Thursday, 9 April 2009

The Dream of Democracy

"The whole dream of democracy is to raise the proletarian to the level of stupidity attained by the bourgeois." Gustave Flaubert
There is a serious side to that though, and that is if we are going to have a democracy with the people making decisions, the people should be as highly educated as possible. The libraries make that possible, with their scope for people to learn unconditionally.
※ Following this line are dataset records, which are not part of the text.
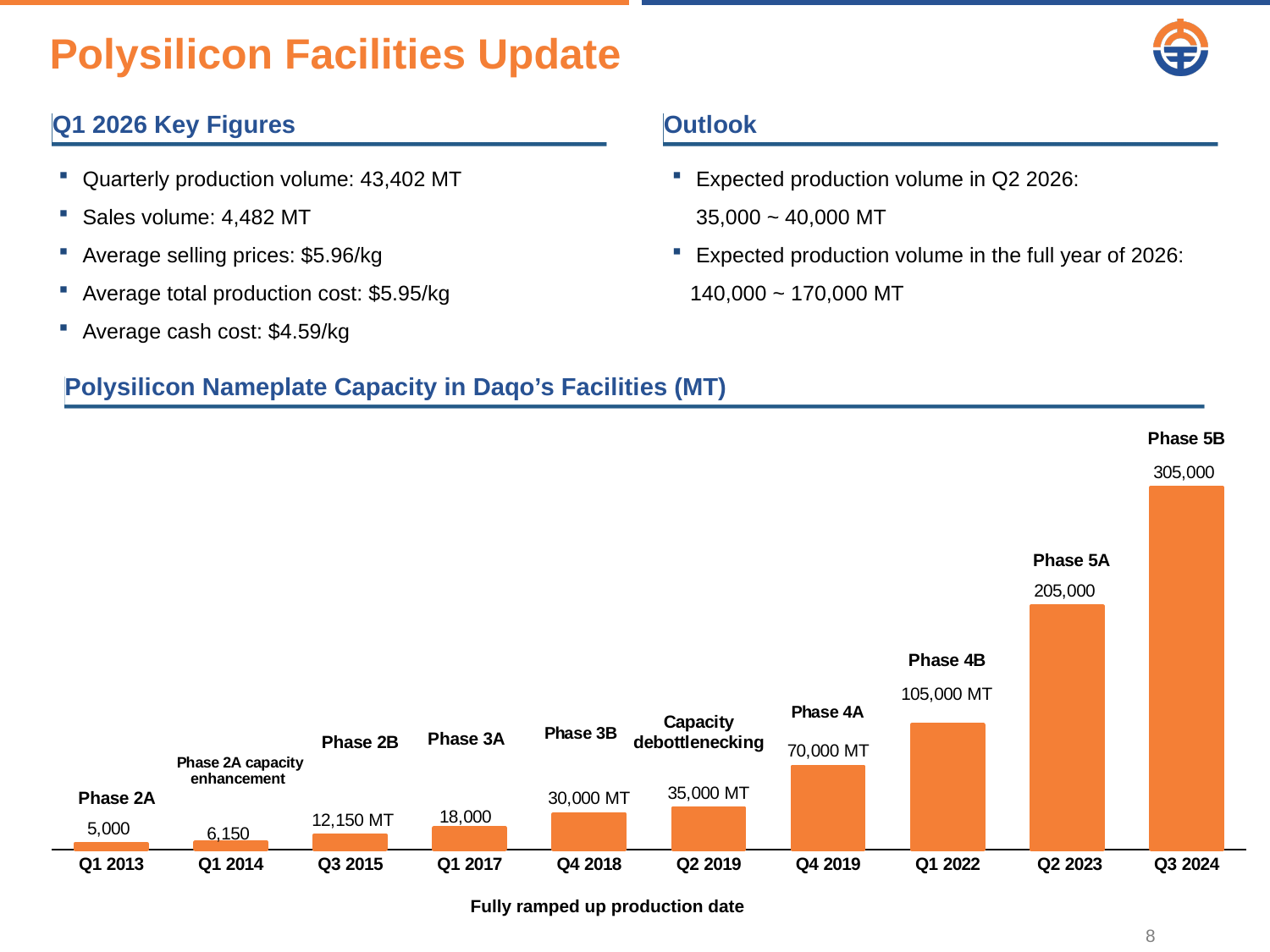
Which fully ramped up production date has the highest nameplate capacity? Q3 2024 What is the nameplate capacity shown for Q2 2019 (Capacity debottlenecking)? 35,000 MT What is the polysilicon nameplate capacity shown for Q3 2024? 305,000 Which fully ramped up production date has the lowest nameplate capacity? Q1 2013 How many fully ramped up production dates are shown on the x axis of the chart? 10 What is the difference in nameplate capacity between Q3 2024 and Q2 2023? 100,000 Do the nameplate capacity values rise or fall from Q1 2013 to Q3 2024? Rise What is the nameplate capacity shown for Q1 2022 (Phase 4B)? 105,000 MT What is the difference in nameplate capacity between Q4 2019 and Q4 2018? 40,000 MT What kind of chart is used to show polysilicon nameplate capacity? Bar chart What is the nameplate capacity shown for Q1 2013 (Phase 2A)? 5,000 Which has the larger nameplate capacity, Q1 2017 or Q3 2015? Q1 2017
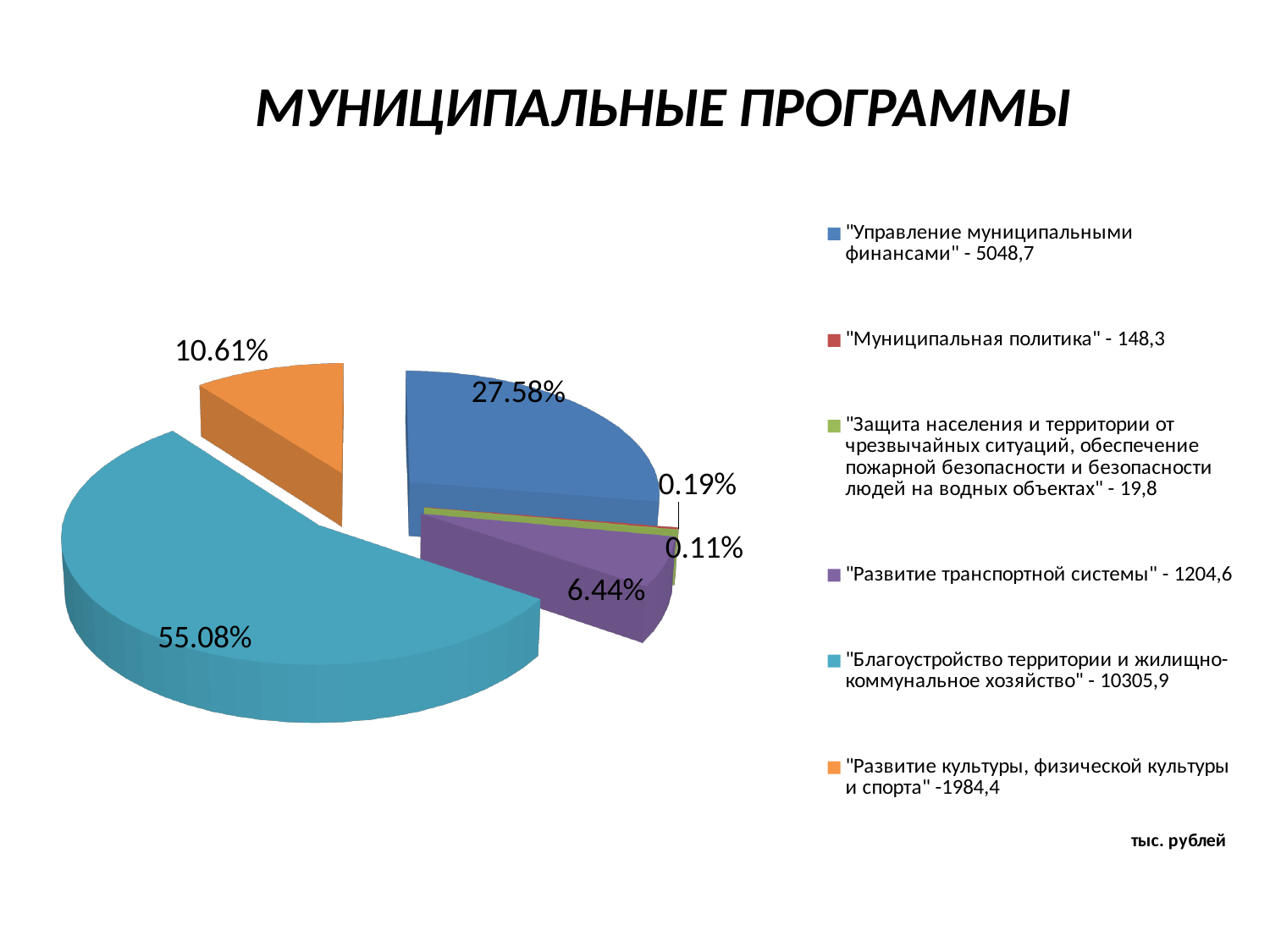
Which program has the largest slice of the pie? "Благоустройство территории и жилищно-коммунальное хозяйство" Which program has the smallest slice of the pie? "Защита населения и территории от чрезвычайных ситуаций, обеспечение пожарной безопасности и безопасности людей на водных объектах" What value in thousands of rubles does the legend give for "Муниципальная политика"? 148,3 Which is larger: the share for "Развитие культуры, физической культуры и спорта" or the share for "Развитие транспортной системы"? "Развитие культуры, физической культуры и спорта" What is the title of the chart on the slide? МУНИЦИПАЛЬНЫЕ ПРОГРАММЫ What share of the pie does "Управление муниципальными финансами" take? 27.58% What share of the pie does "Благоустройство территории и жилищно-коммунальное хозяйство" take? 55.08% What type of chart is shown on the slide? pie chart What share of the pie does "Развитие транспортной системы" take? 6.44% How many slices does the pie chart have? 6 What value in thousands of rubles does the legend give for "Развитие транспортной системы"? 1204,6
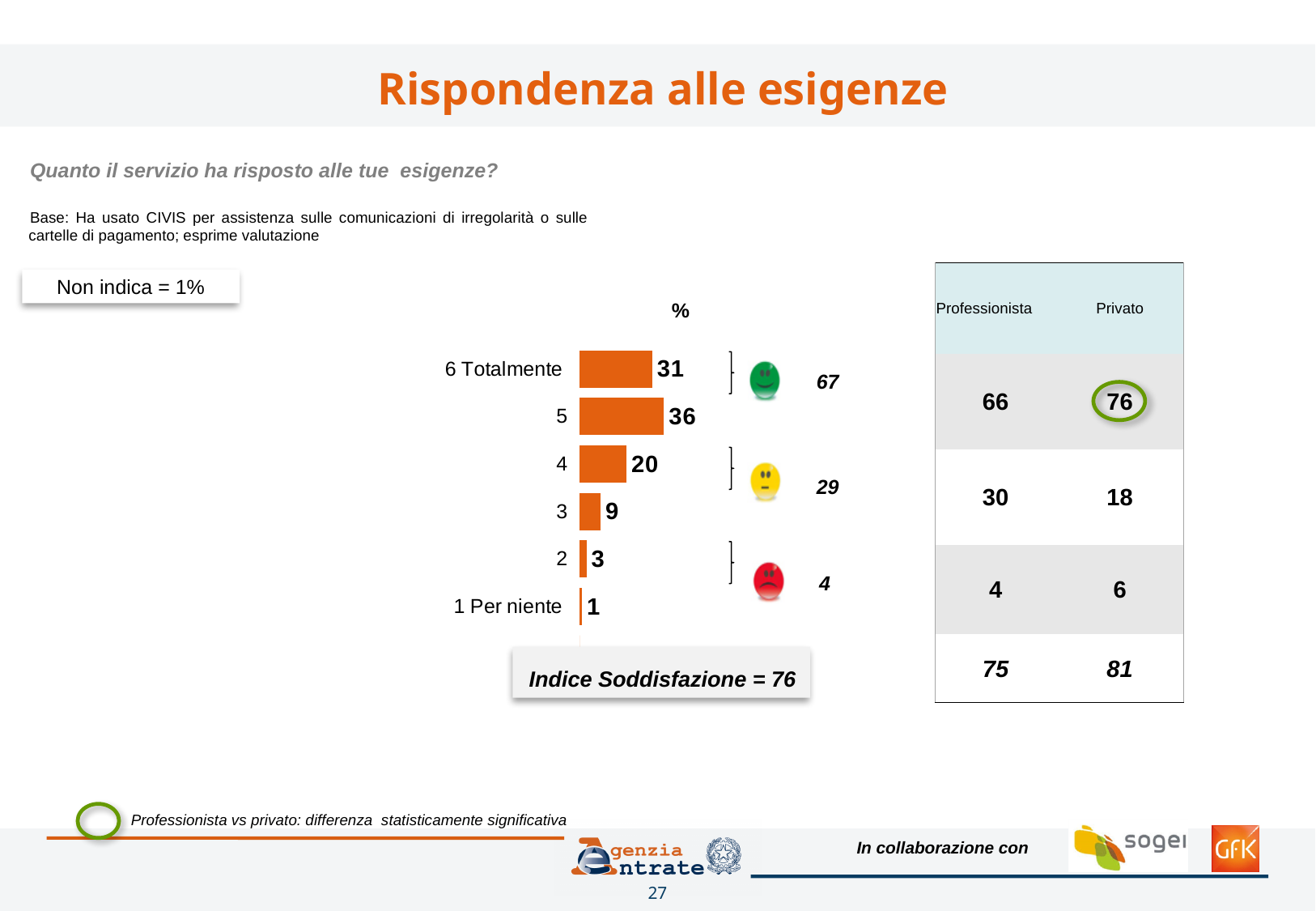
Which category has the highest value? 5 What is the difference between the values for "5" and "4"? 16 What is the value for the category "5"? 36 Which is larger, the value for "6 Totalmente" or the value for "4"? 6 Totalmente What kind of chart is shown on the slide? bar chart What is the combined value shown next to the green smiley for categories 6 and 5? 67 Which category has the lowest value? 1 Per niente How many categories are shown in the bar chart? 6 What is the combined value shown next to the red face for categories 2 and 1? 4 What is the value for the category "1 Per niente"? 1 What is the value of the "Indice Soddisfazione" shown below the chart? 76 What is the value for the category "6 Totalmente"? 31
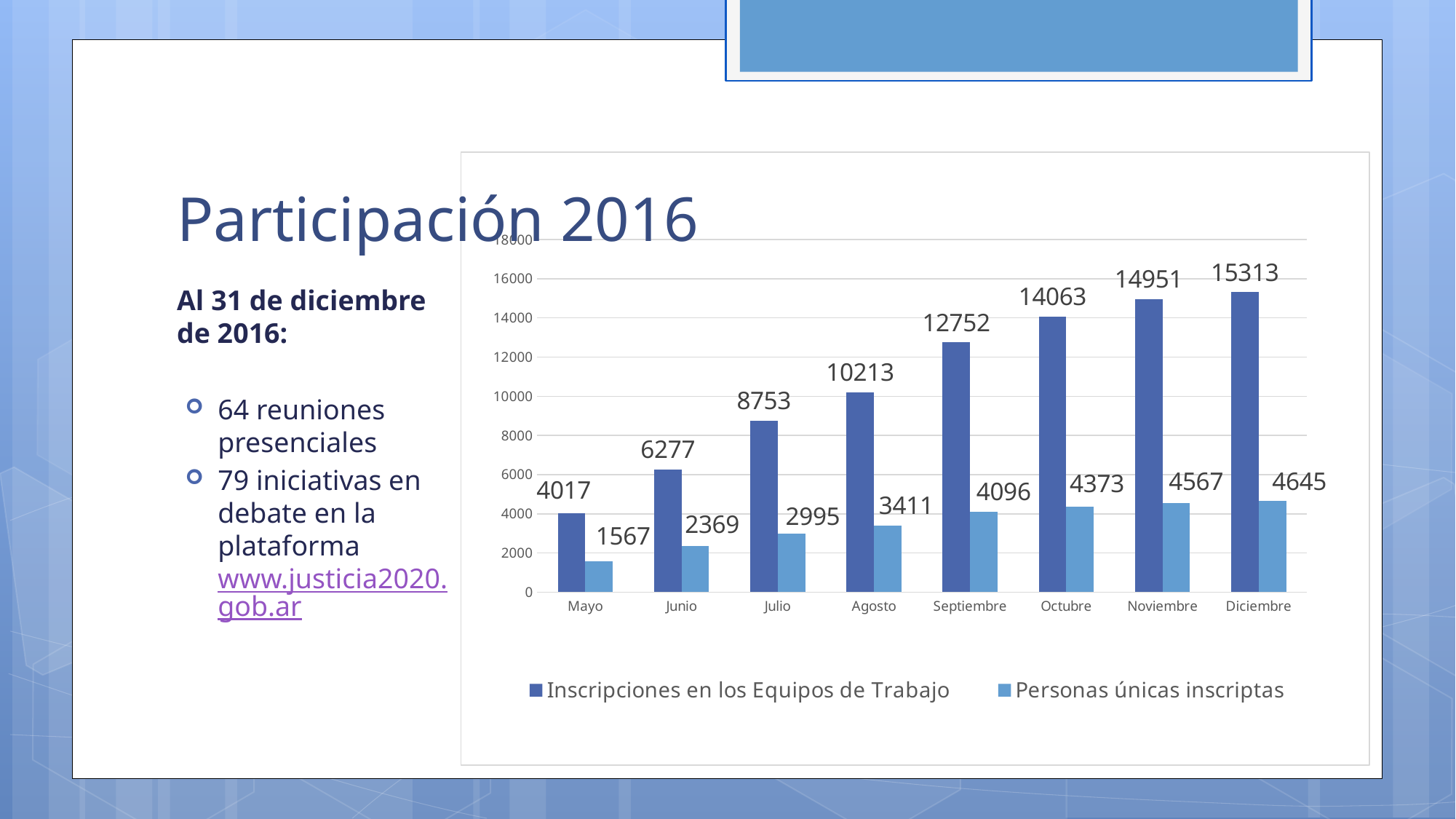
Is the value of Inscripciones en los Equipos de Trabajo for Noviembre greater or less than 14000? greater Which month has the highest value for Inscripciones en los Equipos de Trabajo? Diciembre What is the difference between Inscripciones en los Equipos de Trabajo and Personas únicas inscriptas in Diciembre? 10668 Do the values for Personas únicas inscriptas rise or fall from Mayo to Diciembre? Rise What is the value of Inscripciones en los Equipos de Trabajo for Agosto? 10213 Which is larger: Inscripciones en los Equipos de Trabajo in Julio or Personas únicas inscriptas in Diciembre? Inscripciones en los Equipos de Trabajo in Julio How many months are shown on the x axis of the chart? 8 What is the value of Personas únicas inscriptas for Junio? 2369 By how much did Inscripciones en los Equipos de Trabajo increase from Septiembre to Octubre? 1311 Which month has the lowest value for Personas únicas inscriptas? Mayo What type of chart is shown on the slide? Bar chart How many series does the chart legend list? 2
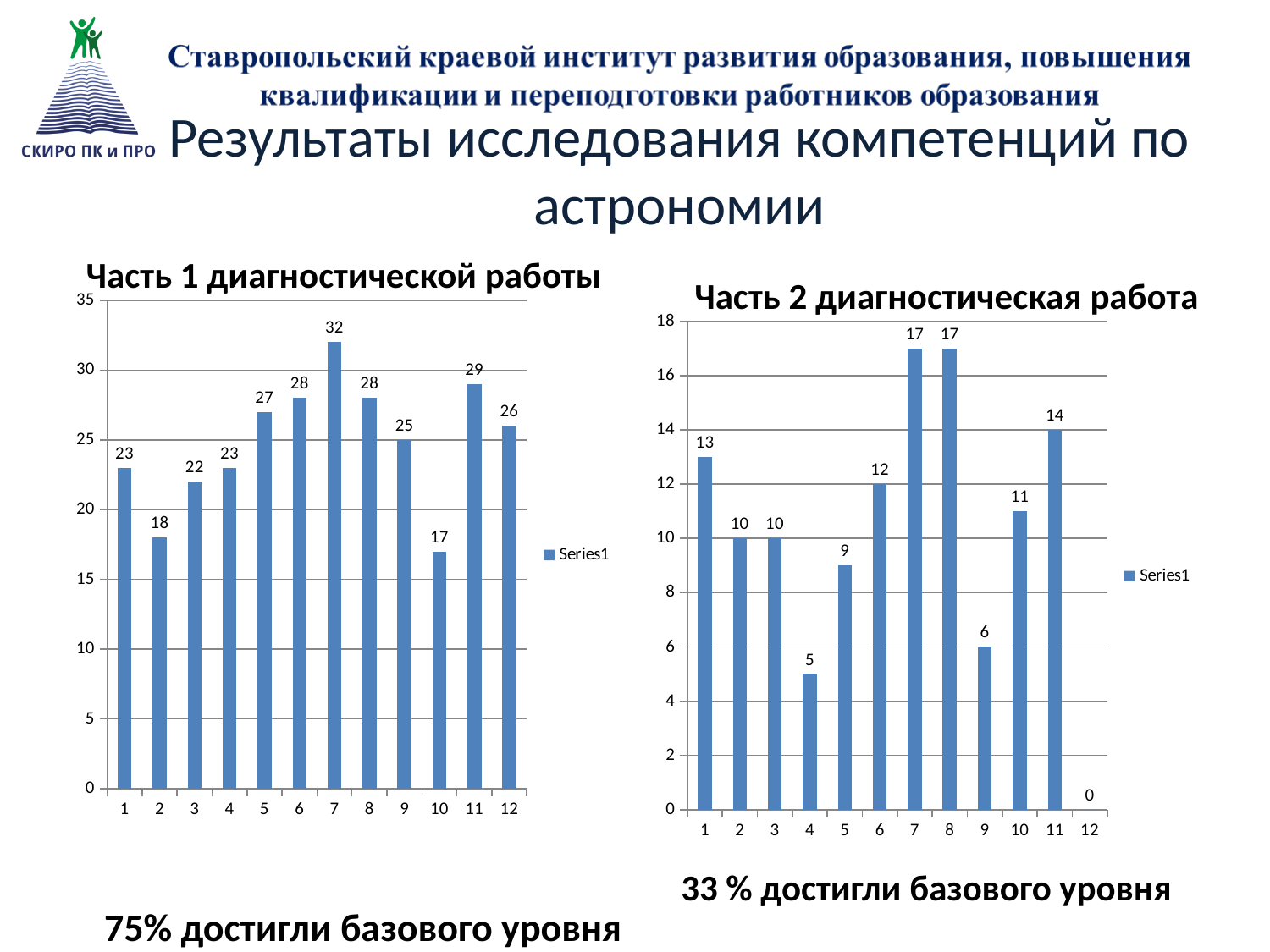
In the chart 'Часть 2 диагностическая работа', which is larger, the value for category 6 or the value for category 10? category 6 In the chart 'Часть 2 диагностическая работа', which category has the lowest value? 12 In the chart 'Часть 2 диагностическая работа', what is the difference between the values for category 7 and category 9? 11 In the chart 'Часть 1 диагностической работы', is the value for category 5 greater or less than 25? greater In the chart 'Часть 1 диагностической работы', what is the value for category 7? 32 In the chart 'Часть 1 диагностической работы', which category has the lowest value? 10 In the chart 'Часть 1 диагностической работы', how many categories are shown on the x axis? 12 In the chart 'Часть 1 диагностической работы', what is the difference between the values for category 11 and category 2? 11 In the chart 'Часть 2 диагностическая работа', what is the value for category 4? 5 In the chart 'Часть 1 диагностической работы', what is the name of the series shown in the legend? Series1 In the chart 'Часть 2 диагностическая работа', how many series does the legend list? 1 What kind of chart is 'Часть 2 диагностическая работа'? bar chart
What exactly is the 'dream of democracy', and where do the libraries fit in?

Sunday, 30 November 2008

Stories

I like this quote:
"Storytelling is at the very root of what makes us uniquely human ... It is how we share our experiences, learn from our past, and imagine our future" Saving the Story at MIT
It seems to hit the head on the nail with what libraries are about.

Saturday, 25 October 2008

Brave new library world cancelled

It looks like the brave new library world outlined by Andrew Burnham (see previous post) has been cancelled; 10 Downing Street read the bad press following and told the DCMS to rethink... ref. Discouraging from The Good Library Blog (aka Tim Coates).

Saturday, 11 October 2008

Public Library Authorities conference

We have just had the Public Library Authorities conference here in the UK, during which the Culture Secretary made a speech (the fallout from which can be seen e.g. here). There is a lot being said in the public library world at the moment and the trick I think is to pick out the good ideas. Tim Coates has some good ideas, but so do the library reformers in the profession.

I think at the moment we are in a period where the libraries in the first instance became less salient than they once were as books became cheaper and more sources of information were to be had, with the libraries then very much finding themselves competing for the leisure time of patrons. So as issues and visits over the past 10 years take a dive, it is perhaps a good point to carry out an audit and say what
could we be doing better, or what should we do differently, given the changes that are upon us. How should we respond?

One approach is to say that we should make the libraries welcoming to all sectors of the community, allowing computer gaming, screening football matches, and so on. Also the idea of making the library the hub of a community with a cafe, allowing mobile 'phones and food, and even turning the IT suite into an Internet cafe (a noisy library is a joyful library). But as Caroline Moss-Gibbons reminds us, libraries are also places where many different communities have to get on
together: "It is important that there are no artificial barriers restricting use, although inevitably, as requirements will differ between various groups, trade-offs and compromises will be necessary."[1]
[1] http://www.timesonline.co.uk/tol/comment/letters/article4798653.ece

Tim Coates' approach to say let's take for e.g. the gardening section of 180 books, let's also look at a list of the top best sellers of gardening books, and fill that gardening section with 4 each of the 6 top best sellers, and 156 of the remaining best sellers. The result is a selection second only to that in the best stocked bookshop! He also has other ideas about how libraries should be run that largely
mimic how bookshops are managed (a 50% reduction in the overheads incurred by non-front line staff being one).

That about I think sums it up!

Sunday, 7 September 2008

What is possible in libraries today

Have posted over on lis-pub-libs, illustrating what technology currently does, and could do, for us nowerdays:

The Holy Grail has a bug :|
Re: The Holy Grail has a bug :|

The subject is the public and subject indexes.

Wednesday, 30 July 2008

More on the purpose of libraries

"People wish also in the main, to give their fellows and themselves the opportunity for self-improvement. This wish is the vital fact at the bottom of the free, compulsorily supported public library. It is on these vital facts that we should keep our eyes and our thoughts, not on the feature of compulsion. Work then, for the extension of the public library from the starting-point of human sympathy, from the universal desire for an increase of human happiness by an increase of knowledge of conditions of human happiness"
From Library Daylight - Tracings of Modern Librarianship, 1874-1922, Edited Rory Litwin.

Three more quotes in this post.

I'd be tempted to temper also these somewhat 'classical' ideas on library purpose with those in Miss Gratia Alta Countryman's article: 'The Library as Social Centre'.

Wednesday, 18 June 2008

Purpose of libraries

"Libraries will get you through times of no money better than money will get you through times of no libraries." - Ann Herbert
From a Progressive Librarians Guild mailing list post.

I guess what this says is that we still need libraries even when we have money.